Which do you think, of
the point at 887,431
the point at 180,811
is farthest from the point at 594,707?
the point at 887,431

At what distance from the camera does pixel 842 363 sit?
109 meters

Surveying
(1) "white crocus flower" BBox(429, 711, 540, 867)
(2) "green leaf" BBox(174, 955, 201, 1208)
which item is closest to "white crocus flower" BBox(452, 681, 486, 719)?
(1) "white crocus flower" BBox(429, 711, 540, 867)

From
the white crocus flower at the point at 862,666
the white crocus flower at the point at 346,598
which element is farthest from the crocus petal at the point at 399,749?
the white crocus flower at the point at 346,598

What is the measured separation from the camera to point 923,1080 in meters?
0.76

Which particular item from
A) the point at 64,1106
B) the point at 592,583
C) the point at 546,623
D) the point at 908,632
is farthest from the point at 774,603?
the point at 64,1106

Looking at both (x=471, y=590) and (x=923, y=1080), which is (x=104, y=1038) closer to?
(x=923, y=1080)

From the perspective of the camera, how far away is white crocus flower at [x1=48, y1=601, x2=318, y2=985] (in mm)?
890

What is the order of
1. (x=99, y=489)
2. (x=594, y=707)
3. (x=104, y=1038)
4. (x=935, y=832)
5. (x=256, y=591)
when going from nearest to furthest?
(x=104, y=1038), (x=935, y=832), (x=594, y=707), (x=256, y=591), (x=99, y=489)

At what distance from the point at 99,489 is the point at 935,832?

****************************************

- EXERCISE DESCRIPTION: Reproduce all of the material above word for word, from its first line through its last.

- RIGHT ANSWER:
Which do you think, of
the point at 887,431
the point at 180,811
is farthest from the point at 594,707?
the point at 887,431

At what distance from the camera does pixel 842 363 sit?
109 meters

Surveying
(1) "white crocus flower" BBox(429, 711, 540, 867)
(2) "green leaf" BBox(174, 955, 201, 1208)
which item is closest to "white crocus flower" BBox(452, 681, 486, 719)?
(1) "white crocus flower" BBox(429, 711, 540, 867)

From
the white crocus flower at the point at 862,666
the white crocus flower at the point at 346,598
which element is farthest from the crocus petal at the point at 399,749?
the white crocus flower at the point at 346,598

What is the measured separation from the camera to point 923,1080 in meters?
0.76

Which particular item from
A) the point at 64,1106
B) the point at 592,583
C) the point at 546,623
D) the point at 908,632
is farthest from the point at 774,603?
the point at 64,1106

Looking at both (x=471, y=590) and (x=923, y=1080), which is (x=104, y=1038) closer to?
(x=923, y=1080)

From the perspective of the camera, how far away is white crocus flower at [x1=48, y1=601, x2=318, y2=985] (in mm)?
890

What is the order of
1. (x=99, y=489)
2. (x=594, y=707)
3. (x=104, y=1038)
4. (x=935, y=832)
5. (x=256, y=591)
when going from nearest to furthest?
(x=104, y=1038), (x=935, y=832), (x=594, y=707), (x=256, y=591), (x=99, y=489)

At what distance from the point at 99,489 is the point at 935,832?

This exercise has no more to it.